Emma will be starting college at the University of Washington in the fall to study architecture. She wrote her story to share with you.
At the age of eight, I arrived in Seattle May 1st, 2001 with my mother and sister. We rode on the Greyhound bus from California, and prior to that we had actually traveled through Mexico in a bus as well. When we arrived in Mexicali, one of the border cities, we crossed in a car with my great aunt and her daughter. With our Mexican passports and Visa we were permitted to cross over to the United States for a couple hours, just enough time to “shop”. I did not cross the border illegally, but once my mom bought another set of bus passes I seriously doubted we were coming to the United States just for a quick shopping trip. Once again we boarded the bus and headed towards Seattle, where my mother had a job set up for her as a live in nanny of three young kids. It was through her job at a hotel that she learned of a family that needed someone to watch their kids and keep the house tidy. That is how my life in the United States had started.
I grew up with my drunk father breaking into our home every weekend, and a mother who left us home in order to make enough money to get through the month. I have two older brothers and a younger sister. In Mexico, life as a single parent is hell, and I saw that suffering in my mother. I come from an illiterate grandmother, parents that completed elementary school, and a family where having kids before the age of eighteen is normal. I wanted to prove to myself that I would become the person I chose to be, and not become a person determined by the circumstance. Even though I grew up knowing I was not an American Citizen, I told myself I would go to college because I committed myself to it, no matter how hard it would be. I was going to prove myself and in doing so, encourage and show my family that nothing is stopping them.
Growing up in the United States I felt very alone, just having my sister and my mom was not enough for me. I missed spending holidays with the whole family and feeling like I belonged. As time went along, I met a boy when I was in middle school. I was very foolish then and soon became pregnant. At the age of fourteen I gave birth to my rambunctious, beautiful and loving son Oscar. As with most teenage parents, his father and I did not last long and he chose to not be a part of his son’s life. I went through high school raising a kid alone with support from my family and trying to make it to classes. There were many sleepless days along with stressful ones. College was always on my mind. Yes it was difficult raising a kid and being a student but when you’re committed, nothing gets in the way.

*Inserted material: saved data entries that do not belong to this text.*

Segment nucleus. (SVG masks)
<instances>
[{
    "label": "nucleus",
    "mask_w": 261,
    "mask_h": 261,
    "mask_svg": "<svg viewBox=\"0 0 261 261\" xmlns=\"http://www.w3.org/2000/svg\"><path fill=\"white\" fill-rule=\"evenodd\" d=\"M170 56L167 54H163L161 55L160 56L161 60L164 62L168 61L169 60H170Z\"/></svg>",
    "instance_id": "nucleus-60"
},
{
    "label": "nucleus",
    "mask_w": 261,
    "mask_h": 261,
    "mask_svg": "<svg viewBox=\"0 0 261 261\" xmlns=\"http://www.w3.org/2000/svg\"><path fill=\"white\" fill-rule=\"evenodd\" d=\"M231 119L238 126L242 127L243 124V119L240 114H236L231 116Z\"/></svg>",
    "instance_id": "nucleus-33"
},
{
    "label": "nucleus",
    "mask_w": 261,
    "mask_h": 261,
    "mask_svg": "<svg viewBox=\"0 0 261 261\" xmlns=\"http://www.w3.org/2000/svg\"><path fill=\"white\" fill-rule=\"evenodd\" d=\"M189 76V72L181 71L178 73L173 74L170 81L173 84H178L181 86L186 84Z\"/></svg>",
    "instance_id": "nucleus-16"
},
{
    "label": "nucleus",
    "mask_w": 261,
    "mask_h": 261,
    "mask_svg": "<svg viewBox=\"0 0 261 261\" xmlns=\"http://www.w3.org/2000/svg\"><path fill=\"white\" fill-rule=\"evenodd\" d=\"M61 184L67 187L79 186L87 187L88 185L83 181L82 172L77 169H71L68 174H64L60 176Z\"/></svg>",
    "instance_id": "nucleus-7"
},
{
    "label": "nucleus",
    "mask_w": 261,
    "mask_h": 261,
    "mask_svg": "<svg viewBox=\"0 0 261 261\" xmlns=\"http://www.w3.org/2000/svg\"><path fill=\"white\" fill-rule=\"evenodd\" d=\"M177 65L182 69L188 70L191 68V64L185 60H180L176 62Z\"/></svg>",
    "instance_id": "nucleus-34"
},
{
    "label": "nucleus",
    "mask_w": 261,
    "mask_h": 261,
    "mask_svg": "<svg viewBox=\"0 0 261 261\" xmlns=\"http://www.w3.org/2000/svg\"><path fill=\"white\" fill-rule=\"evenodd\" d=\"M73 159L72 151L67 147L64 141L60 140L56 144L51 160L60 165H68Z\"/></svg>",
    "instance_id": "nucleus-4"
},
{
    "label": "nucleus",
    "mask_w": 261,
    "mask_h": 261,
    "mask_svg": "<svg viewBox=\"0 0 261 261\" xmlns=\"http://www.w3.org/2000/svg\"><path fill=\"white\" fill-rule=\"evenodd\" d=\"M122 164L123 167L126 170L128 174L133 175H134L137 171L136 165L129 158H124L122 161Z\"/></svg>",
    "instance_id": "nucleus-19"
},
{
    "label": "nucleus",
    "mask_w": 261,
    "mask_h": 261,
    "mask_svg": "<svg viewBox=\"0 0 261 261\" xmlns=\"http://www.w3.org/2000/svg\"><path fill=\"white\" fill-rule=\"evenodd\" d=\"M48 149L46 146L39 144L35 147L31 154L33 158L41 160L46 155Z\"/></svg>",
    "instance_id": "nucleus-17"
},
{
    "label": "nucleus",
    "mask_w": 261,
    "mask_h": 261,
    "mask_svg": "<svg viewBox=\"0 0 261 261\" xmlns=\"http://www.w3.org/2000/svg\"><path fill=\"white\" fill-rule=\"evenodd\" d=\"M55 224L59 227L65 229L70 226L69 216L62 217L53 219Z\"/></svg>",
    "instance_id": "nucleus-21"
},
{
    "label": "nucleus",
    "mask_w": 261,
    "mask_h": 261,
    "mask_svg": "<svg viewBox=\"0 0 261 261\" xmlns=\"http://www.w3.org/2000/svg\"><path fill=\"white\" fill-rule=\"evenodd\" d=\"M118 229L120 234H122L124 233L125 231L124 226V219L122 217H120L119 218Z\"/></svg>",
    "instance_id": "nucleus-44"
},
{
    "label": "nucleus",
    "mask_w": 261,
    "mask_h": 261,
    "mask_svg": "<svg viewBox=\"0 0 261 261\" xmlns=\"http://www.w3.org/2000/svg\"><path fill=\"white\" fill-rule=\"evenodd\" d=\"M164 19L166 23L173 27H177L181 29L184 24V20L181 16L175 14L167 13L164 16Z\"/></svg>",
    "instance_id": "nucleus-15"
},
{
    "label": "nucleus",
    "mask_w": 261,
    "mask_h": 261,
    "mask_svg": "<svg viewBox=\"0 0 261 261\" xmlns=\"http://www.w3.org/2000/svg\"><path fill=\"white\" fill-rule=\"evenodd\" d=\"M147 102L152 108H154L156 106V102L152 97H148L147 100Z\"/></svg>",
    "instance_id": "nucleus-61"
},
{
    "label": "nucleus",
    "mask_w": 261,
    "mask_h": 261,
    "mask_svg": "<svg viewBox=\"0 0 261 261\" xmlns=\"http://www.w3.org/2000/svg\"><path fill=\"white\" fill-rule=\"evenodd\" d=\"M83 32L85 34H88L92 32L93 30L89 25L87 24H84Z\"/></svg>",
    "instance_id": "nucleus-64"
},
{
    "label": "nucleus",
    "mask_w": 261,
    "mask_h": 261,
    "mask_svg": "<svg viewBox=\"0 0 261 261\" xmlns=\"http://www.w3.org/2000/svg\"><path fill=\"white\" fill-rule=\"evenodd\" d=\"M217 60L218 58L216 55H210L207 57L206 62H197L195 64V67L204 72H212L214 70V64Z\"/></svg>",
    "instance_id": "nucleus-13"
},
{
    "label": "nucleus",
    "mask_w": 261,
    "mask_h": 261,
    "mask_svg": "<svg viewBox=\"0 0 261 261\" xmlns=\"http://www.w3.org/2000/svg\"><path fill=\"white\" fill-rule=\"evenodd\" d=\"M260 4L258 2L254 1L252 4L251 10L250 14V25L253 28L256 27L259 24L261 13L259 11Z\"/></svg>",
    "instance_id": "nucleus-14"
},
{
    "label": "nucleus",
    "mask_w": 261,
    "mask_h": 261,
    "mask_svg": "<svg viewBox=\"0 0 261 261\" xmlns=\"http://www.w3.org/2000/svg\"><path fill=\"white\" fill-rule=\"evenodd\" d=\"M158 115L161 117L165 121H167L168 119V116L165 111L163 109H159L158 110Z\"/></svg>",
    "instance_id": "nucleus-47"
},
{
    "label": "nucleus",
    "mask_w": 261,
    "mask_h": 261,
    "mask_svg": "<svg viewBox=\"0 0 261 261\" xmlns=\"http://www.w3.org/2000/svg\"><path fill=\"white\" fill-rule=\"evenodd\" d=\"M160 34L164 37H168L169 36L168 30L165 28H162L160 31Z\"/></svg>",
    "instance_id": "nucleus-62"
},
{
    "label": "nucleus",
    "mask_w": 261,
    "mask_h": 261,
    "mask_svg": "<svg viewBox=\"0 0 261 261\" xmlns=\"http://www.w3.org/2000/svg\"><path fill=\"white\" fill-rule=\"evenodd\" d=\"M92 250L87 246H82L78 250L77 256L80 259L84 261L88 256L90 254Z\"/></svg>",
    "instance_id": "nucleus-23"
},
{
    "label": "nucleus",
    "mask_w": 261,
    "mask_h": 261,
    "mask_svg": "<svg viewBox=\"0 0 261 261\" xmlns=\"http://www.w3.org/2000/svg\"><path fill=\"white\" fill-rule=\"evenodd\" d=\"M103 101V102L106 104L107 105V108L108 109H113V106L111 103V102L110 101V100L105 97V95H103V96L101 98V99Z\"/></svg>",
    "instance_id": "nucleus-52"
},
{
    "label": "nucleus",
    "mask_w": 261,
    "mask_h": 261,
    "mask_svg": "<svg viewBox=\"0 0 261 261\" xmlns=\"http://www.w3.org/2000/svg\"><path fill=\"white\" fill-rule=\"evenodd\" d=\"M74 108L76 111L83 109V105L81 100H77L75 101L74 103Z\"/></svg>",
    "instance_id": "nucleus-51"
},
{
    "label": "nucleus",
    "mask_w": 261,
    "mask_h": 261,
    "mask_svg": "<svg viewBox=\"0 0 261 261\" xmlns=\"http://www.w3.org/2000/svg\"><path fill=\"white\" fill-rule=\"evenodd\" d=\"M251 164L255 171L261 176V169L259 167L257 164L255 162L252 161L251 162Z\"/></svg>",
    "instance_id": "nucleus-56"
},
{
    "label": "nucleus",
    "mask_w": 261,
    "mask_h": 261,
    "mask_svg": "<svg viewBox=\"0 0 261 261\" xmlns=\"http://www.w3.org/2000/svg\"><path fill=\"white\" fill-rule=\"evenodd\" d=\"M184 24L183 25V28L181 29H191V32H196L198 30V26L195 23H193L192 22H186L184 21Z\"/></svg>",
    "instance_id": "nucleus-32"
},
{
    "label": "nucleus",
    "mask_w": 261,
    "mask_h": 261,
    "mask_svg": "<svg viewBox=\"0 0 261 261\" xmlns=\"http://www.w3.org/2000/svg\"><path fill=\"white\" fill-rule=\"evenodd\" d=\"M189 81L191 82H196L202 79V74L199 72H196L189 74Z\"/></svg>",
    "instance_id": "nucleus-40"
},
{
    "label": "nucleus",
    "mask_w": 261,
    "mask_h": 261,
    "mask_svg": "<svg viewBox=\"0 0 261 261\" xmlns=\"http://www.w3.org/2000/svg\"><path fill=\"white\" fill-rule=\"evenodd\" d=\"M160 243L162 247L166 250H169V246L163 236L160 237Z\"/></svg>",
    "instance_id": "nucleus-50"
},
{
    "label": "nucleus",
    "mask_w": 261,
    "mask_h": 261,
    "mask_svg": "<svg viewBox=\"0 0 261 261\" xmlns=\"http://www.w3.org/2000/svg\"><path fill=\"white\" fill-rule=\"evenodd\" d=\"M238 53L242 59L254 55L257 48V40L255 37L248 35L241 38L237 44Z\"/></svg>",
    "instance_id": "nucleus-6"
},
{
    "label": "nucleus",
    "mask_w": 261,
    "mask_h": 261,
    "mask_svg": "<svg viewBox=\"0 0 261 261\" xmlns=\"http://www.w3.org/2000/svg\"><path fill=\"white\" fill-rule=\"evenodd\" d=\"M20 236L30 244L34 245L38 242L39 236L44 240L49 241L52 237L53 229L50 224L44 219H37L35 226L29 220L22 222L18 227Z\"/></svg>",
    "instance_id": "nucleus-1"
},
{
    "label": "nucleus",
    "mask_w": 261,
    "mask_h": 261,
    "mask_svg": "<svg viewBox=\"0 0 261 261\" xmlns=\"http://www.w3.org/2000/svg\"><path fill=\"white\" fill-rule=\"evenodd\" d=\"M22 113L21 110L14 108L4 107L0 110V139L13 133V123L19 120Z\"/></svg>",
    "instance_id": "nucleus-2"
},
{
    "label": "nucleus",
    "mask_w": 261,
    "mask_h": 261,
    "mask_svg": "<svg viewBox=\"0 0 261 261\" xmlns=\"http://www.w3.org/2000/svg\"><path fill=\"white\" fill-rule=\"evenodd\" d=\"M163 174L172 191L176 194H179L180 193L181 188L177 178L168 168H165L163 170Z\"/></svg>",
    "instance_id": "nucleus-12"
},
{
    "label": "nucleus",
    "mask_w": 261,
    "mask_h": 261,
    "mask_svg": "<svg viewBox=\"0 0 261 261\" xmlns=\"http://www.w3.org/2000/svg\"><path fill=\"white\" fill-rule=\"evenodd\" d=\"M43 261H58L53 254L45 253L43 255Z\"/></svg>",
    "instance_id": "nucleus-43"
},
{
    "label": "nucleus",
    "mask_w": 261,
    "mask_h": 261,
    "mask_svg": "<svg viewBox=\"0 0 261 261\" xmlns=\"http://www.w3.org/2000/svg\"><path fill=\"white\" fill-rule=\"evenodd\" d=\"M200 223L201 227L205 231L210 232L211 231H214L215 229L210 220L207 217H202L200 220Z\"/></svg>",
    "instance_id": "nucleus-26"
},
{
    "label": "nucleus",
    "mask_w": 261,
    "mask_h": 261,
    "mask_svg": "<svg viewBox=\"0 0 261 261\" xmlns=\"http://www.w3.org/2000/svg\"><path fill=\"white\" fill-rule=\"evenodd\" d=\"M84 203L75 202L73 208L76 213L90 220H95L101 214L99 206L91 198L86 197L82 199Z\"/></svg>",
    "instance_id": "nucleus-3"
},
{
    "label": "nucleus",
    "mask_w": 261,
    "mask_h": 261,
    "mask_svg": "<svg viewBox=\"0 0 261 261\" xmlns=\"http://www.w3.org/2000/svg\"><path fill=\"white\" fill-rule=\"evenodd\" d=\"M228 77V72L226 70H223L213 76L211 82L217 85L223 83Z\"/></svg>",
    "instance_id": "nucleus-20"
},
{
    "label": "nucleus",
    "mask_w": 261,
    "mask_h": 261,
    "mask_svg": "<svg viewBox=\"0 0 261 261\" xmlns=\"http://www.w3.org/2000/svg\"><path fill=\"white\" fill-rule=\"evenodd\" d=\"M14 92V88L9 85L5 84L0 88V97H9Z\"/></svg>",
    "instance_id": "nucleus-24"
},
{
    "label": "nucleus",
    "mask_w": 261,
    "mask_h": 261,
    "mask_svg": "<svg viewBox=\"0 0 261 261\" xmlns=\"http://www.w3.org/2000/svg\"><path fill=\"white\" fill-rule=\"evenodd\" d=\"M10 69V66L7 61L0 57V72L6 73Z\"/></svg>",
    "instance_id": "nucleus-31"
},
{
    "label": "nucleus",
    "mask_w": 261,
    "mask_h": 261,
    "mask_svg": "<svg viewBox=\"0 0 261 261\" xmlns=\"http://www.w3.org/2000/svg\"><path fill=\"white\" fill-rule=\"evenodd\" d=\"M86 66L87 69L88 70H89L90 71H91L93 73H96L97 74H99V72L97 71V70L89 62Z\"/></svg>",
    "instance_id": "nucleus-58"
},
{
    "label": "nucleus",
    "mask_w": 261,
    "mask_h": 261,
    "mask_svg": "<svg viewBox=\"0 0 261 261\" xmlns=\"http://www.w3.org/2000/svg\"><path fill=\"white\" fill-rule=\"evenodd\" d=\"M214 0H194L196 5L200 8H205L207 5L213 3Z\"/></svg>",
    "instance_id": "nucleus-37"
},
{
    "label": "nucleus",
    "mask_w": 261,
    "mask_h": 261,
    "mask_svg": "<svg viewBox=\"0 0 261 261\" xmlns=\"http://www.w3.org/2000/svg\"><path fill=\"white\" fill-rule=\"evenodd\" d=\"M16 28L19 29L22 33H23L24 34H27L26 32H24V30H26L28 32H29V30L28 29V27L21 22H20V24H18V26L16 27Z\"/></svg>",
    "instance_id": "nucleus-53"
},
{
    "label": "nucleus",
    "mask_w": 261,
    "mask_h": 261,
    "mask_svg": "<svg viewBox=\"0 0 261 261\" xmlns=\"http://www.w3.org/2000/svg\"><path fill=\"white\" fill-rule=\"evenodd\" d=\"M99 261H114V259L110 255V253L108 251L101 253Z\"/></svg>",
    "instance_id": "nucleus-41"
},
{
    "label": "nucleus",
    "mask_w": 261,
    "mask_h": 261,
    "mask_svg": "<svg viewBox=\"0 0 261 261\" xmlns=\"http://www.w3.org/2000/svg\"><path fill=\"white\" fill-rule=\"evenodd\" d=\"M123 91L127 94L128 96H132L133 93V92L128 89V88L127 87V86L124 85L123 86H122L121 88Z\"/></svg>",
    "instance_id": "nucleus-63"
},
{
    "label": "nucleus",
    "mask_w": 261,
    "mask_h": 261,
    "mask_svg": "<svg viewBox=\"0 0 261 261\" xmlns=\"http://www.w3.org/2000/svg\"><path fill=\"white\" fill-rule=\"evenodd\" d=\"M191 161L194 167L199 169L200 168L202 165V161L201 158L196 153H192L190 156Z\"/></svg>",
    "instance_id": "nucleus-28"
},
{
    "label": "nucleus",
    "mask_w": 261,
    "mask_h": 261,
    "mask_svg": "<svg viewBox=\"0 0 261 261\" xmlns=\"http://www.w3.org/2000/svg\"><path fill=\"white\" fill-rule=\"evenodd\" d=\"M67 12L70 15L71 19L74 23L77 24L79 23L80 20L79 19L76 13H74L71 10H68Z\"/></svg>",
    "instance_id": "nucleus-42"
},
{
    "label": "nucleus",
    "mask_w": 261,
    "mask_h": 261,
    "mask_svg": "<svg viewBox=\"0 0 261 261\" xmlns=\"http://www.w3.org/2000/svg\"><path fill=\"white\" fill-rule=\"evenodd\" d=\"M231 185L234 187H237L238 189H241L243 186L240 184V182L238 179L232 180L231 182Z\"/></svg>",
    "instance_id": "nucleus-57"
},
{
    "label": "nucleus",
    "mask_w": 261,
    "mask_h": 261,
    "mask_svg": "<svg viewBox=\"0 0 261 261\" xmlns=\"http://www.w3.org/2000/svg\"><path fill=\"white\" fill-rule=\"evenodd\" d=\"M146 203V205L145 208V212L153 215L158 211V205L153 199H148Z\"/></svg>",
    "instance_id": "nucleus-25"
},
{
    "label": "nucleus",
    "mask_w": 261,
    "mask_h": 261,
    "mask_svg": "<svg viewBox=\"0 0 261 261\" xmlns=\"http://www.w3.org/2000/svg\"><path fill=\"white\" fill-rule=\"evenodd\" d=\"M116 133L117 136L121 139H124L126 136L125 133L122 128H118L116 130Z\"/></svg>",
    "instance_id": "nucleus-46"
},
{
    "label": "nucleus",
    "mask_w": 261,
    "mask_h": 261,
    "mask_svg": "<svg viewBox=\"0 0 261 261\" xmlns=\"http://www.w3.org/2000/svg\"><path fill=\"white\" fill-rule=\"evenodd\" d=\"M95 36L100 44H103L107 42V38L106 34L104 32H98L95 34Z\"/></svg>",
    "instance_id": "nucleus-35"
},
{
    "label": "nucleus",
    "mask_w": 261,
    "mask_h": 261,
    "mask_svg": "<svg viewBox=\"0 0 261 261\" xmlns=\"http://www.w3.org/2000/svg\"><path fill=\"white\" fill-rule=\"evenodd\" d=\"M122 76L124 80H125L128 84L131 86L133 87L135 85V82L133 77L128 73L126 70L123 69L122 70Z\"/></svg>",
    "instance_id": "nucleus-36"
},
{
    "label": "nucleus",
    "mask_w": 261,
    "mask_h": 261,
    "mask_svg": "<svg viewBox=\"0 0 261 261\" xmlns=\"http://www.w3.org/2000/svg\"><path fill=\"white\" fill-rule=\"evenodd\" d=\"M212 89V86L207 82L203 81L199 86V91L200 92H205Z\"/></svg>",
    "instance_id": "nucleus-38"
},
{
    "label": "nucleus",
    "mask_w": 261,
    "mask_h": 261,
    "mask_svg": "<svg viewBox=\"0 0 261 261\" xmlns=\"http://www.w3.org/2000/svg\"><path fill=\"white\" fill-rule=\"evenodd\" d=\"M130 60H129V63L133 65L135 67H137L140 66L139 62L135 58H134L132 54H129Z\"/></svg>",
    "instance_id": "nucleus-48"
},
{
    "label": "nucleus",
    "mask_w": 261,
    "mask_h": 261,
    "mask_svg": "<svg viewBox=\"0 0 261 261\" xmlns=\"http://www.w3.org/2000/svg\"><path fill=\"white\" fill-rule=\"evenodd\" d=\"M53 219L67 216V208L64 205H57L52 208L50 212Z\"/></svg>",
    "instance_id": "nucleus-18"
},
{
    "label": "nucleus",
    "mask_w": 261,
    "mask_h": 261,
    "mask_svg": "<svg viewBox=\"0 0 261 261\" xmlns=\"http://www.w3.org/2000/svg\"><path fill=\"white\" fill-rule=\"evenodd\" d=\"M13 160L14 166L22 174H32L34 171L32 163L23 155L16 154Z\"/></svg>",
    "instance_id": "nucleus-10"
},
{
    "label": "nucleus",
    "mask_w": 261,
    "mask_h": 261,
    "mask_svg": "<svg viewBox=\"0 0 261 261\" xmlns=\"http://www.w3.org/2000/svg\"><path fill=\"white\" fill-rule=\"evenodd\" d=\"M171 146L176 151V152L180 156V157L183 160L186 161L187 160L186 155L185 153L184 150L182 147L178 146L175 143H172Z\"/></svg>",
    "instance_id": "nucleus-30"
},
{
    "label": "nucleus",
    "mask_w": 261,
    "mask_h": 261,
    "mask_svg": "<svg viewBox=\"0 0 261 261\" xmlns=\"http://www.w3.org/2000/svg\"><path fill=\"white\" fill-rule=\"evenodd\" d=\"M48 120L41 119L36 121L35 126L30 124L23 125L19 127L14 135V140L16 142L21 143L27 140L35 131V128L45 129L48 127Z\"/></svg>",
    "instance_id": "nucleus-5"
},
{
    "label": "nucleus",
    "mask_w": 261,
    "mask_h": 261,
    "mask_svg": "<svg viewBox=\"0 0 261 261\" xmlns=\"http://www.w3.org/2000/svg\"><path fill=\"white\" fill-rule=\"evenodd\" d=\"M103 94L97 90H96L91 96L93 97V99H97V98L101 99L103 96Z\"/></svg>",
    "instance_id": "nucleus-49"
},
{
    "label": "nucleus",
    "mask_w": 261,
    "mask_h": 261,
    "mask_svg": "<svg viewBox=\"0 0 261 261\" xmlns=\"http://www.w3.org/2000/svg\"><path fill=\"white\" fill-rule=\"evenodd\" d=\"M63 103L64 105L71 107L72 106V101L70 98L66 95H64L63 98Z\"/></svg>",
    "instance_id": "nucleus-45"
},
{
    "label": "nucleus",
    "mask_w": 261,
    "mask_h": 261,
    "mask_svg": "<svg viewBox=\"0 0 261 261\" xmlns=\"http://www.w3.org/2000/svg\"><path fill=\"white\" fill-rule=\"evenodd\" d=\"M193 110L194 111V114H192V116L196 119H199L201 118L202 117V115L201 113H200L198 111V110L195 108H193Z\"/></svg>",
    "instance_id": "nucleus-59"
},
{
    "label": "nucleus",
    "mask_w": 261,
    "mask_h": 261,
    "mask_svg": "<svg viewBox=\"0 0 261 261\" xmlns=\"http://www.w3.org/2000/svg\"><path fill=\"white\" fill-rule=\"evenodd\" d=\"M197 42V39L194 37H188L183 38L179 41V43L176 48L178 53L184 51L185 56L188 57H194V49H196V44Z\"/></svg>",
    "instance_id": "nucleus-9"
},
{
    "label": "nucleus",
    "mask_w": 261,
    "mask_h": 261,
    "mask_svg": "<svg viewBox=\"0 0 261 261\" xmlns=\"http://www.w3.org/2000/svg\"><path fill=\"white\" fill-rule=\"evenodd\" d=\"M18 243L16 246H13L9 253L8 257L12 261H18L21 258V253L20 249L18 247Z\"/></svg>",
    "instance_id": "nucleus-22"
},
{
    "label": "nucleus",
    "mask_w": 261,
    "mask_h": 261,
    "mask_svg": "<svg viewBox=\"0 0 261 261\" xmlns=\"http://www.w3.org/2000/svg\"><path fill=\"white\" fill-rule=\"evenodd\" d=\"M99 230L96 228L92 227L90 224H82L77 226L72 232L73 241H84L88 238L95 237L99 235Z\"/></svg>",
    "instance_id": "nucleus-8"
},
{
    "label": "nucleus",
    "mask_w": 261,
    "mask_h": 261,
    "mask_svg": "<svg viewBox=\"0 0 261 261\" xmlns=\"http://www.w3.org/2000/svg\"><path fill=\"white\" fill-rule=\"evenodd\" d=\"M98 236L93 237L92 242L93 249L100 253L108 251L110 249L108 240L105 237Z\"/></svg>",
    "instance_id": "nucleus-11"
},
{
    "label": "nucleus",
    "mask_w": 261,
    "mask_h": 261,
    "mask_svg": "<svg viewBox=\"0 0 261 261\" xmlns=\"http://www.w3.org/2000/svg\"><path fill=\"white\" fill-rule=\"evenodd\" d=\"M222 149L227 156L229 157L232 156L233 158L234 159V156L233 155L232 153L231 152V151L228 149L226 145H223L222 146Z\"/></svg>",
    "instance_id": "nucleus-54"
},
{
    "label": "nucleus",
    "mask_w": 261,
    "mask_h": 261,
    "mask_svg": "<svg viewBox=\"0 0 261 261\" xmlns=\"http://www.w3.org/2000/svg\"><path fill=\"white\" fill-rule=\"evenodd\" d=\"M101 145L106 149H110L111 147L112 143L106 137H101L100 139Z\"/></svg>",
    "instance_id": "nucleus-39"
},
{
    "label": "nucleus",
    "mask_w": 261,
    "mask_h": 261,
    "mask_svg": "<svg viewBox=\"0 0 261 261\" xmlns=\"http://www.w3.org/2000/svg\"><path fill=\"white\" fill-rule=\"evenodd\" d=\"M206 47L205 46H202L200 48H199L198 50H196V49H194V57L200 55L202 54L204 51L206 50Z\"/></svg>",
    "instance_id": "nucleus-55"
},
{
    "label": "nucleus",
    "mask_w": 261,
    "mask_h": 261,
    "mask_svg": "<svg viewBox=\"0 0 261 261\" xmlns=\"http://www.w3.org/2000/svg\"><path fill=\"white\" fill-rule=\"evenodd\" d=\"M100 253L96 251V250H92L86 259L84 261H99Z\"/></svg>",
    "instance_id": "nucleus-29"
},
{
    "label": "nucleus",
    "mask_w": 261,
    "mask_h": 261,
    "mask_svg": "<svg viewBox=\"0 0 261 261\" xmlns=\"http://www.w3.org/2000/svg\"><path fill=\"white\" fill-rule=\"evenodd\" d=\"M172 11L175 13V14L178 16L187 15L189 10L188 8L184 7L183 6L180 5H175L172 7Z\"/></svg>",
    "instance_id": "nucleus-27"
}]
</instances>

There have been several people that have helped me get to where I am now, and Seattle Education Access is one of my supports. I first heard of SEA through my public health nurse. I contacted them my junior year in high school, and I was set up with Jason R. who would become my tutor and mentor through the whole college application process and scholarship search. Through these two years I have gotten close to Jason and another SEA volunteer, Cristina G.. who has become my inspiration. They mean so much to me. I am so grateful for SEA and the people who make it happen: Polly, Anthon, and everyone else.
Now, Oscar is going to be four in May and I feel old at just eighteen. My plans for college are to go into architecture and give back to my community, just as the wonderful people I have mentioned above are doing. I was accepted into the University of Washington and was also awarded a privately funded scholarship, The Costco Diversity Scholarship. It gives me a total of $40,000 for four years which makes me more than happy. Being an undocumented student and a teen parent has not stopped me one bit. I hope I can reach out to more students and encourage them to chase their goals and become the person they want to be. As for me, I will be at the UW for the next couple years, thanks to everyone at SEA.